- **TASK INSTRUCTIONS**: The lines you return should be those containing the string "Hotel", taken from the data below.

- **RECORDS FOR THIS TASK**:
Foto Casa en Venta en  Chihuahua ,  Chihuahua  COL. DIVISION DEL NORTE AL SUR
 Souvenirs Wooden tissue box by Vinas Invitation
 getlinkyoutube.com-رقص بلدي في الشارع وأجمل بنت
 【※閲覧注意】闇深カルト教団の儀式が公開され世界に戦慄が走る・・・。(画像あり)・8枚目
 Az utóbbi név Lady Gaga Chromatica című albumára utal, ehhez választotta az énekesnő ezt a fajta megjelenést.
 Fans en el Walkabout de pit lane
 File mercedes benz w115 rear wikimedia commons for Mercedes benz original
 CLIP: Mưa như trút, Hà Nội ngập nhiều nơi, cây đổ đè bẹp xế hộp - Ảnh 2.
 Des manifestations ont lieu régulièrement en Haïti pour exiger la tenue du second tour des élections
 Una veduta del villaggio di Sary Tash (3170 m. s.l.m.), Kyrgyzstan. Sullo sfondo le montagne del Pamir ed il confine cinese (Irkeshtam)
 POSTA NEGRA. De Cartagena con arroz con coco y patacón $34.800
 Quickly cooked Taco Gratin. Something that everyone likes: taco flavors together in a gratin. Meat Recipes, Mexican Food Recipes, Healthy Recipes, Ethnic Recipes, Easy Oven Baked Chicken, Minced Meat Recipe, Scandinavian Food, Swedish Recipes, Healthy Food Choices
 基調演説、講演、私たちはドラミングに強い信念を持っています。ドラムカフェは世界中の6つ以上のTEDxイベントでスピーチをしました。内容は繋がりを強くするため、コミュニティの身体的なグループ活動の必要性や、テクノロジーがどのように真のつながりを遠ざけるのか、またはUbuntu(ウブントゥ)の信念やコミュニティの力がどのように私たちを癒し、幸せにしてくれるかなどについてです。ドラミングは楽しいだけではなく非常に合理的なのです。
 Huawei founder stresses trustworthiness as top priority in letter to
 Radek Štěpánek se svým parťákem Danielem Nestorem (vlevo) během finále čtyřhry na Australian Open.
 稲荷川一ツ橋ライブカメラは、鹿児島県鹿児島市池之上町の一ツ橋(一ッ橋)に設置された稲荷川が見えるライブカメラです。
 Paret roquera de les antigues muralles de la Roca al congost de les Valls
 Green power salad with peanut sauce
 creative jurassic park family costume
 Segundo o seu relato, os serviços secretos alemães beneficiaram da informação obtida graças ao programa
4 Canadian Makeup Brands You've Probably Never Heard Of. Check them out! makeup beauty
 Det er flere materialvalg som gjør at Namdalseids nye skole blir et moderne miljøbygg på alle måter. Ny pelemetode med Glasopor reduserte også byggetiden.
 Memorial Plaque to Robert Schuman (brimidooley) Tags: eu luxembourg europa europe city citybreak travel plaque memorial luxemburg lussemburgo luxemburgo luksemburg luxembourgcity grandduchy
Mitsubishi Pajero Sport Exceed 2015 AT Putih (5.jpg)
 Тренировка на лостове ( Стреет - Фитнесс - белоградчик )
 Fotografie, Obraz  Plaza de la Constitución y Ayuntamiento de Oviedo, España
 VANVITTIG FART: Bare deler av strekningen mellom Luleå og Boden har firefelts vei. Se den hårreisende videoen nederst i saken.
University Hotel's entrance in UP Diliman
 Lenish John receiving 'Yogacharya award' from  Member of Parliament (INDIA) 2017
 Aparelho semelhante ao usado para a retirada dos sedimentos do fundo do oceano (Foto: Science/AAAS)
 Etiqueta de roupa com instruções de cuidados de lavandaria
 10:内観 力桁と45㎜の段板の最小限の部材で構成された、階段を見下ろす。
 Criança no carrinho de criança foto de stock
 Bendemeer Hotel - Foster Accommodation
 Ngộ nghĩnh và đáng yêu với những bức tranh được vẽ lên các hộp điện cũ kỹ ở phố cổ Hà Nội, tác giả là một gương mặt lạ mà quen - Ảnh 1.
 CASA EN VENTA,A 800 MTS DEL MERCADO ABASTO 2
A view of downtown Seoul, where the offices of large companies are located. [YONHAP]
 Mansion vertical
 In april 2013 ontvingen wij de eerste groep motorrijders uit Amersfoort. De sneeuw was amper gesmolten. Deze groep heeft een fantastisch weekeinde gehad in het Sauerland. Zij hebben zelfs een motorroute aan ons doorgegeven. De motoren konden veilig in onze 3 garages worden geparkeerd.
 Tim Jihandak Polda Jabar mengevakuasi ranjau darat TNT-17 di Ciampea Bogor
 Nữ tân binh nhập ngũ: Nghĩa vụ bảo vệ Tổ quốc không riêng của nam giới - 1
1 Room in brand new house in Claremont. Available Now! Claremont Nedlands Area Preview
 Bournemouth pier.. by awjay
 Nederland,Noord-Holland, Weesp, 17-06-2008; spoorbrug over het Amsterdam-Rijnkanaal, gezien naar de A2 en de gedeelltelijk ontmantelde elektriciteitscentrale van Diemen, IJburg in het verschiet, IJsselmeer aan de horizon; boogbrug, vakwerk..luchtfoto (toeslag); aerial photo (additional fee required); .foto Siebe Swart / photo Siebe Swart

- **ANSWER FOR THE TASK**:
University Hotel's entrance in UP Diliman
 Bendemeer Hotel - Foster Accommodation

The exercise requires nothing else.